April 2011
76 posts
March 2011
44 posts
I mean, consider: It took her several years, three kids, and countless life-altering, scandalous revelations for her to be able to talk to Don the way she now talks to Henry Francis pretty much every day. In previous seasons, when Betty was upset in the middle of a business dinner, her hands just went numb, or she threw up in the car on the way home. This season, she stomps off to the bathroom and has an out-and-out fit. She’s hit the mother load. We all said we wanted Betty to get in touch with her anger, but we expected that anger to look admirable and positive and feminist. We didn’t consider that it might just be anger. That she might just not bother to think about how she was serving the world or women or the audience when she finally got to the point of rage.

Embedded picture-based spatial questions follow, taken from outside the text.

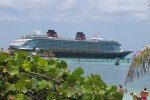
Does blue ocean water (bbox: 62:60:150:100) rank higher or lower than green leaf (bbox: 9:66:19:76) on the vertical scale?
lower

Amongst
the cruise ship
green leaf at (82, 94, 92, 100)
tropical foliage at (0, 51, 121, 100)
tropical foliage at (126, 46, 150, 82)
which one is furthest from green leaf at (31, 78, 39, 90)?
the cruise ship

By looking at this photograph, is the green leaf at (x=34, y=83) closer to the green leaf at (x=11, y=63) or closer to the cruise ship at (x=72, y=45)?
the green leaf at (x=11, y=63)

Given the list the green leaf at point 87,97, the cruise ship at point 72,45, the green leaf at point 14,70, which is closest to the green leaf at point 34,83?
the green leaf at point 14,70

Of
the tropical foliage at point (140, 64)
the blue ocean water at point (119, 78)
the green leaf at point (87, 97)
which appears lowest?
the blue ocean water at point (119, 78)

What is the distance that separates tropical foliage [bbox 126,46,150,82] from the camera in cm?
836

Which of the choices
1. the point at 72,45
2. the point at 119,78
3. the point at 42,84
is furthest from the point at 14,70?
the point at 72,45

And it’s not Don’s fault. Maybe it was, but that’s over now; what happens to Betty is pretty much exclusively Betty’s fault from here on out. She grew up thinking that there were two roles to play, abuser and abused. Now that she wants power, now that she’s sick of being abused, she’s chosen to become an abuser. She honestly does see that as her only other option. She’s angry at something that happened to her so long ago she can’t even exactly name it, but she’s playing that thing out with her children, and especially with her daughter, every single damn day. She’s become her own worst problem; every single time, every single time, she screams at Sally or hits her or threatens to cut her fingers off, she makes it that much less likely that she will ever be able to face how fucked up she is and get over it. It’s not easy to come to terms with what was done to you. But it’s much, much harder to come to terms with what you do.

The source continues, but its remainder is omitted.